**Extrait retenu**.
============

Débat public entre Alexis Corbière (Front de Gauche) et Charles Beigbeder (entrepreneur, UMP)

vendredi 8 juin 2012.
 

Nous avions fait le choix d’organiser un débat public à 19h avec le candidat de l’UMP, mon principal adversaire, dans cette 8e circonscription de Paris. Dois-je le présenter encore ? Il s’agit de M. Charles Beigbeder, ce patron libéral dont toutes les convictions profondes sont à l’opposée des raisons de mon engagement. Notre échange fut animé par Philippe Douroux, journaliste à Libération et, je crois, responsable de la rubrique forum et débat dans ce quotidien. Je le remercie à nouveau pour sa précieuse présence.

DSC05915.jpgDe mon point de vue, cette soirée fut un éclatant succès. D’abord par la participation. La salle était pleine avec plus de 250 personnes et les propriétaires des lieux nous ont demandé de fermer les portes pour que les normes de sécurité soient respectées. Nous aurions du réserver une salle plus grande. Il faudra s’en souvenir. De plus, le débat fut durant deux heures assez éclairant. Beigbeder et moi, en politique, nous sommes finalement comme l’eau et le feu. Aucun point commun. C’est d’ailleurs assez rassurant de la constater. Je ne résume pas nos échanges dans ce billet. Je vous invite d’ores et déjà à lire l’article du Journal du Dimanche (JDD.fr) qui raconte assez justement cette soirée. Je sais aussi que l’Humanité raconte la majeure partie de cet échange dans ses Pages-débats d’ajourd’hui. Une raison supplémentaire d’acheter l’Humanité, non ? Mes amis ont filmé cette soirée et nous allons très vite vous en proposer un résumé de quelques minutes. Après une heure d’échange sur trois thèmes convenus à l’avance : la dette, l’emploi et l’Europe, nous avons répondu à des questions qui avaient été posées par des participants de la salle.

============

**Données présentées**.
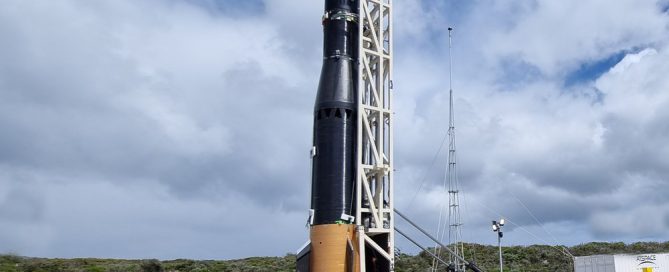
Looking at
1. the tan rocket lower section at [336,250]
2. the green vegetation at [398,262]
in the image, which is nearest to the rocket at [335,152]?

============

**Consignes**.
A: Résumez l'extrait en deux phrases.
B: Recopiez à l'identique le passage de l'extrait qui va de « Nous avions fait » jusqu'à « sa précieuse présence. » inclus.

**Réponses rédigées**.
A: Le billet relate un débat public tenu à 19 h dans la 8e circonscription de Paris face à Charles Beigbeder, candidat de l'UMP, sous l'animation de Philippe Douroux, journaliste à Libération. La soirée, qualifiée d'éclatant succès, a réuni plus de 250 personnes pendant deux heures, avec une heure d'échange sur la dette, l'emploi et l'Europe, suivie de réponses aux questions posées par des participants de la salle.

B:
Nous avions fait le choix d’organiser un débat public à 19h avec le candidat de l’UMP, mon principal adversaire, dans cette 8e circonscription de Paris. Dois-je le présenter encore ? Il s’agit de M. Charles Beigbeder, ce patron libéral dont toutes les convictions profondes sont à l’opposée des raisons de mon engagement. Notre échange fut animé par Philippe Douroux, journaliste à Libération et, je crois, responsable de la rubrique forum et débat dans ce quotidien. Je le remercie à nouveau pour sa précieuse présence.